A lot of real estate investors put up some level of personal debt, and a majority will use term loans that won’t fully amortize as a residential mortgage does. They might have a term of perhaps ten years. At the end of this term, they need to decide whether to refinance or sell.  And, they are given very high prepayment penalties. These penalties force investors to wait out the term to sell.

The market

Selling looks appealing when the price points are high.  This is even the case for those who had not intended to sell. There is a fear as to what the next cycle may hold, mainly due to the recession and what some went through when they decided to wait, see, and lost.

Cheap real estate sectors

Investors have the option of claiming depreciation of buildings on taxes.  Many investors will dedicate a portion of their real estate portfolio as a means to reduce tax liability. 

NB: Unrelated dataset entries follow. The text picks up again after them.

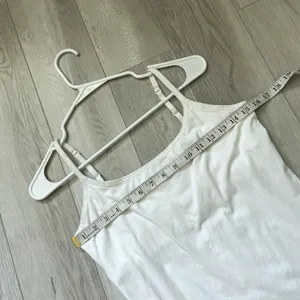 Pact Organic Tank Top cotton shelf bra womens White medium basic natural casual thumbnail 3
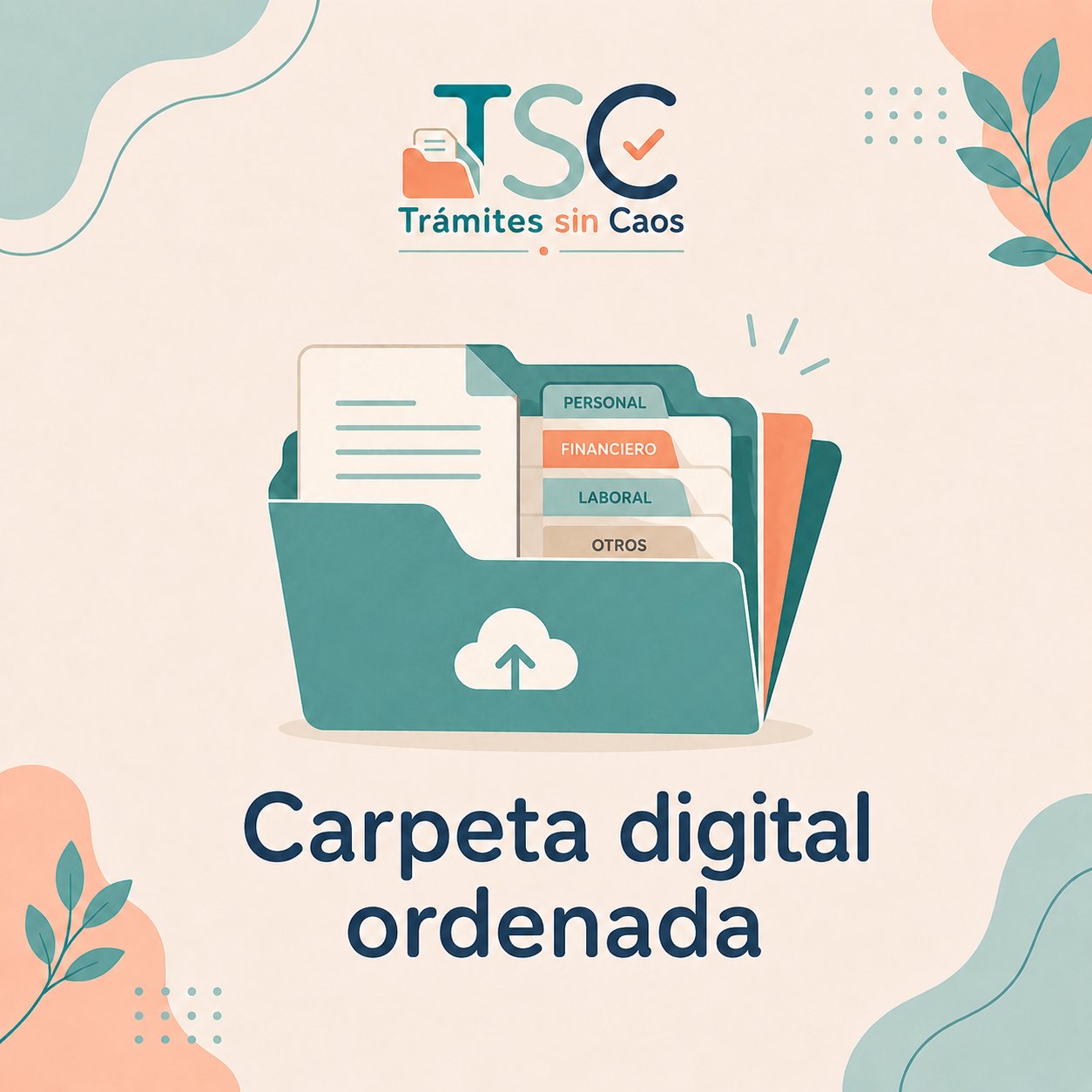 Carpeta digital ordenada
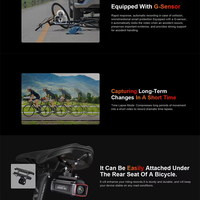 AKEEYO Ip66 Mini caméra de bord étanche Wifi Gps 2K 60FPS pour vélo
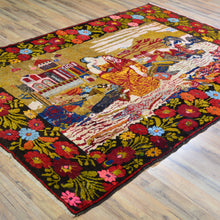 Load image into Gallery viewer, Hand-Knotted Vintage Turkish Pictorial Design Handmade Rug (Size 4.9 X 7.0) Cwral-11460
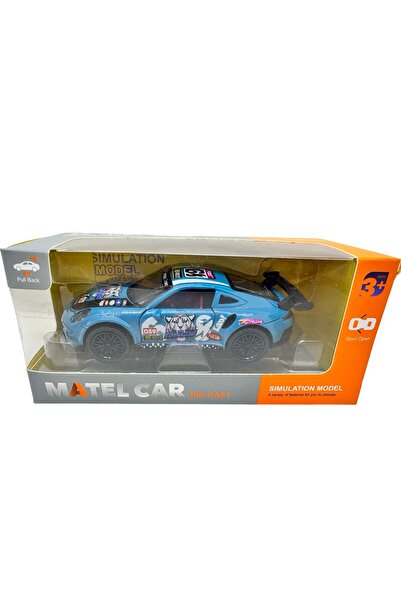 JPT Blue 1:38 Racing Porsche Model with Open Doors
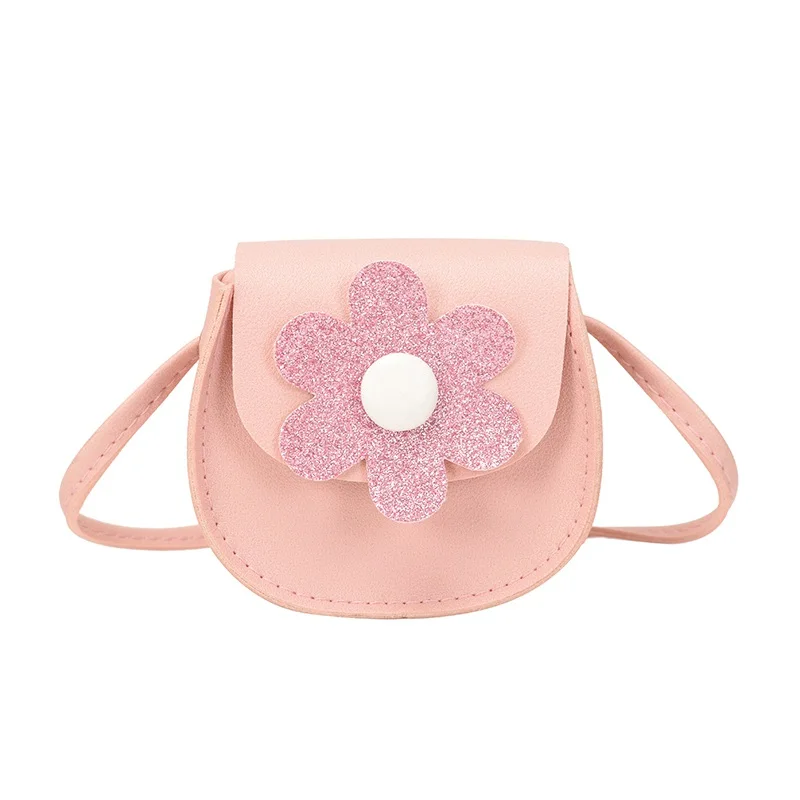 Little Girls Fashion Flower Crossbody Shoulder Bag Handbag Mini Purse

In a typical scenario, a piece of real estate can depreciate over a few decades. Still, cost segregation studies allow for certain interior parts to depreciate much sooner if you want to use a more complicated route of depreciation processes.

Increasing taxes

There is a greater incentive to sell for investors when the municipalities decide to assess higher values to buildings increasing the property taxes for the developers. The rent that a landlord receives pays for the expenses incurred for the property, including fees. 

This means that any extra taxes will take away from the owner’s net proceeds unless they decide to raise the tenant’s rent. Raising rents could result in the loss of the tenants altogether. The investor has the option to lose money on the property or sell.

Stagnant rental income

If an investor sees the building’s property value has grown significantly, but the rental income is significantly low by comparison, this would be a good reason to sell. If you see an opportunity to get a much better return on a passive investment such as a tax-free municipal bond, it’s time to let go.

Conclusion

Deciding to sell your investment property doesn’t have to be about giving up or quitting. It’s strategic and part of the real estate development ‘game.’ In a lot of instances, developers choose to sell their smaller properties to level up. Investors outgrow the single-family homes and want to see how they do with the multiplex. It all hinges on having a keen sense for when is the right time to buy and when is it that they’re given the appropriate opportunity to sell to develop a useful, long-term strategy.

Priorities and strategies may change many times throughout investing. You learn to get better, rearranging the portfolio to reflect and serve the various new goals that you set for yourself as you go. No matter what reasons you may have for selling properties, what is critical is to be confident and decisive in following through on the process and knowing that you need to based on the considerations as outlined. If you want to get results from your investment, you must be proactive. You have to go after what you want for your financial future with drive and ambition, understanding that if the things that you’re doing aren’t producing the desired effect, you’ll need to try something else instead. But always keep going.